If you run the following query against an S3 bucket in the US East (N. Virginia) Region, then Redshift Spectrum charges per terabyte. If the sum for s3_scanned_bytes returns 621,900,000,000 bytes when you query SVL_S3QUERY_SUMMARY, then you have 0.565614755032584 terabytes when you convert from bytes to terabytes.

Example query:

621900000000 bytes = 621900000000/1024 = 607324218.75 kilobytes
607324218.75 kilobytes = 607324218.75/1024 =  593090.057373046875 megabytes
593090.057373046875  megabytes =  593090.057373046875 /1024 = 579.189509153366089 gigabytes
579.189509153366089  gigabytes =  579.189509153366089/1024 = 0.565614755032584 terabytes

In the following example, your usage is approximately 0.5657 terabytes. To calculate the Redshift Spectrum usage cost, multiply the cost per terabyte:

$5 * 0.5657= $2.83

Run the following SQL query to calculate the Redshift Spectrum usage charges:

SELECT
   round(1.0*sum(s3_scanned_bytes/1024/1024/1024/1024),4) s3_scanned_tb,
   round(1.0*5*sum(s3_scanned_bytes/1024/1024/1024/1024),2) cost_in_usd 
FROM SVL_S3QUERY_SUMMARY;

The preceding example queries the charges in Redshift Spectrum against your S3 bucket for data that the query scanned from the previous day.

Note: All queries that scan up to 9.9 MB are rounded up and charged for 10 MB. There are no charges for failed or stopped queries.

Also, system log tables (STL) keep only 2–5 days of log history depending on log usage and available disk space. To keep a record of transferred bytes, it's a best practice to calculate the daily query charges and store the data in another table.

Example query:

CREATE VIEW spectrum_cost AS
SELECT starttime::date as date, xid, query, trim(usename) as user, 
  CASE WHEN s3_scanned_bytes < 10000000 then 10 ELSE s3_scanned_bytes/1024/1024 end as scanned_mb, 
  round(CASE WHEN s3_scanned_bytes < 10000000 then 10*(5.0/1024/1024) 
  ELSE (s3_scanned_bytes/1024/1024)*(5.0/1024/1024) end,5) as cost_$ 
FROM svl_s3query_summary s 
LEFT JOIN pg_user u ON userid=u.usesysid 
JOIN 
(select xid as x_xid,max(aborted) as x_aborted from svl_qlog group by xid) q 
ON s.xid=q.x_xid 
WHERE userid>1 AND x_aborted=0
AND s.starttime >= current_date-1;

Note: You can also use the CREATE TABLE query to calculate and store the data in another table.
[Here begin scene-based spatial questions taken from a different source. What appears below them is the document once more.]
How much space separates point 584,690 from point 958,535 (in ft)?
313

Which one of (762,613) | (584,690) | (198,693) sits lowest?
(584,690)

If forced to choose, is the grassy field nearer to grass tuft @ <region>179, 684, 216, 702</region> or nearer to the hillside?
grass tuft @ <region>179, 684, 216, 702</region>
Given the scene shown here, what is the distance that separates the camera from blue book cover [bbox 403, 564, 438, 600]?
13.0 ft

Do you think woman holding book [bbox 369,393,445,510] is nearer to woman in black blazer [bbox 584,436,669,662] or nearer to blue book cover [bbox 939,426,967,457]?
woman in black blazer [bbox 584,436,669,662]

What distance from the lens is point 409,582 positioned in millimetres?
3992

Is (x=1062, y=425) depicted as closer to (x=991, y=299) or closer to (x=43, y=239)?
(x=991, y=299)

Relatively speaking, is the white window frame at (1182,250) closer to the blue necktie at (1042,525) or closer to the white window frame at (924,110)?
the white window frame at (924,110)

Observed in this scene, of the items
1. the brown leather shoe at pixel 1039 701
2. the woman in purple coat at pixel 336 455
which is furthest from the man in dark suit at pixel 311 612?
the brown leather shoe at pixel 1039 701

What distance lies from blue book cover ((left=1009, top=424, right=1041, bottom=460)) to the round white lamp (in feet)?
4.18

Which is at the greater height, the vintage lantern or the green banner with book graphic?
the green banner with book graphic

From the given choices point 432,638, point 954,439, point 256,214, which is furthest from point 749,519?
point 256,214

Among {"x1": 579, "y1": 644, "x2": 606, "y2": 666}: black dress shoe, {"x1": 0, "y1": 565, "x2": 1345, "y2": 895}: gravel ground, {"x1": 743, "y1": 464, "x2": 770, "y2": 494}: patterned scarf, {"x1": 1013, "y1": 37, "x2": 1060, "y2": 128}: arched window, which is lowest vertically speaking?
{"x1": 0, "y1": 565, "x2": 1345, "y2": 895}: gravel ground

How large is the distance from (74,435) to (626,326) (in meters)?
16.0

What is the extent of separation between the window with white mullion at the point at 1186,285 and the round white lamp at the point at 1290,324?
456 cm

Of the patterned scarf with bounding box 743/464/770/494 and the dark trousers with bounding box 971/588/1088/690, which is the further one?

If you don't want to specify a time period, then remove current_date-1.

Calculate the total sum of data that a query scans from S3 to Redshift Spectrum from the day before. To calculate the total estimate of charges, run the following query:

SELECT current_date-1 as query_since, SUM(scanned_mb) as total_scanned_mb, SUM(cost_$) as total_cost_$
FROM spectrum_cost;
Result:
  query_since | total_scanned_mb | total_cost_$
--------------+------------------+---------------
 2020-05-15   |            5029  |      0.02515

Redshift Spectrum best practices

To reduce the query charges and improve Redshift Spectrum's performance, use the following best practices:

  • Use cost controls for Redshift Spectrum and concurrency scaling features to monitor and control your usage.
  • Use Optimized Data Formats to improve performance and lower costs. Use columnar data formats such as PARQUET and ORC to select only the columns you want to scan from Amazon S3.
  • If you infrequently access the data, then load the data in Amazon S3 and use Redshift Spectrum.
  • When you use multiple Amazon Redshift clusters to scale concurrency, stop the clusters as soon as the jobs are complete.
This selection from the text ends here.